─── MATERIAL FOR THIS EXERCISE ───

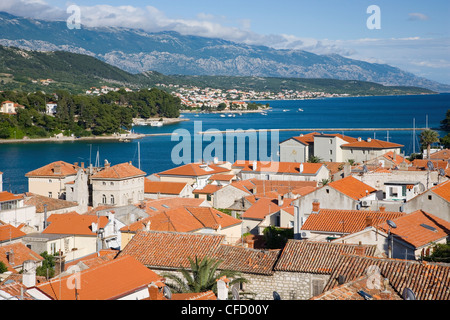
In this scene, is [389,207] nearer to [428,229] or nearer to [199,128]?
[428,229]

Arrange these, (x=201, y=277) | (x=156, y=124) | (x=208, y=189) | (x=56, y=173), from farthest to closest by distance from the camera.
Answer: (x=156, y=124), (x=56, y=173), (x=208, y=189), (x=201, y=277)

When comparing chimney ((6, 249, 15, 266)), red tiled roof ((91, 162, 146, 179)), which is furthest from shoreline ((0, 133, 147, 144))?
chimney ((6, 249, 15, 266))

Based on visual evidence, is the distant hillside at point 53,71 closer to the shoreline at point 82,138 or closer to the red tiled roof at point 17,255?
the shoreline at point 82,138

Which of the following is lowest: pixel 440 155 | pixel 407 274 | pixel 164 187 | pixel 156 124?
pixel 164 187

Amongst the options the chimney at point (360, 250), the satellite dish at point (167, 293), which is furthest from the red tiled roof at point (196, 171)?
the satellite dish at point (167, 293)

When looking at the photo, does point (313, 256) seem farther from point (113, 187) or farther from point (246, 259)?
point (113, 187)

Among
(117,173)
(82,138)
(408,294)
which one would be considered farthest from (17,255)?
(82,138)
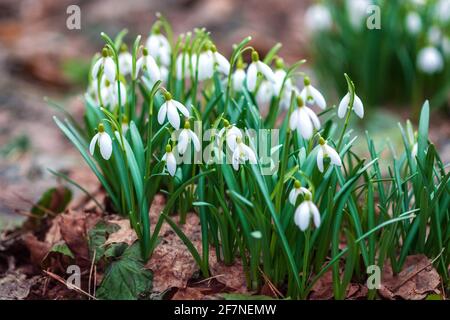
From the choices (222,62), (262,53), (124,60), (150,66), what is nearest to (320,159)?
(222,62)

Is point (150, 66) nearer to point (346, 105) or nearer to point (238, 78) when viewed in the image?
point (238, 78)

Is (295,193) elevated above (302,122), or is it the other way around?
(302,122)

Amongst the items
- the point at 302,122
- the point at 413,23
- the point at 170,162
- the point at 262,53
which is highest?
the point at 413,23

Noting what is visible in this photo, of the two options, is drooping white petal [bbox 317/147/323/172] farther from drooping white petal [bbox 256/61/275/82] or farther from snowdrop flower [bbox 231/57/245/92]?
snowdrop flower [bbox 231/57/245/92]

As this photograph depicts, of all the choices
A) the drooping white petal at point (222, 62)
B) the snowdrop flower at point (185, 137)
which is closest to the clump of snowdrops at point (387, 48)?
the drooping white petal at point (222, 62)

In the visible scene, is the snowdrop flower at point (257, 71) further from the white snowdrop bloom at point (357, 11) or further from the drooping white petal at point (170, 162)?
the white snowdrop bloom at point (357, 11)

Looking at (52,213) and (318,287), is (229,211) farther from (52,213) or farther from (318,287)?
(52,213)
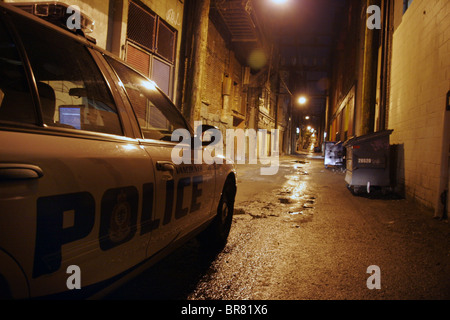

───

[WORK REQUIRED]
Give the items from the line containing "In the visible" through the end of the items, inclusive, as a two-column CSV with the headers item_text and answer. Each item takes one row, each field is quoted, and line breaks become spaces. Leave the pictures out.

[SOLVED EXERCISE]
item_text,answer
"In the visible scene, is the snowdrop flower at point (257, 71) further from the white snowdrop bloom at point (357, 11) or further from the drooping white petal at point (170, 162)?","the white snowdrop bloom at point (357, 11)"
"Looking at (52,213) and (318,287), is (229,211) farther from (52,213) or farther from (318,287)?","(52,213)"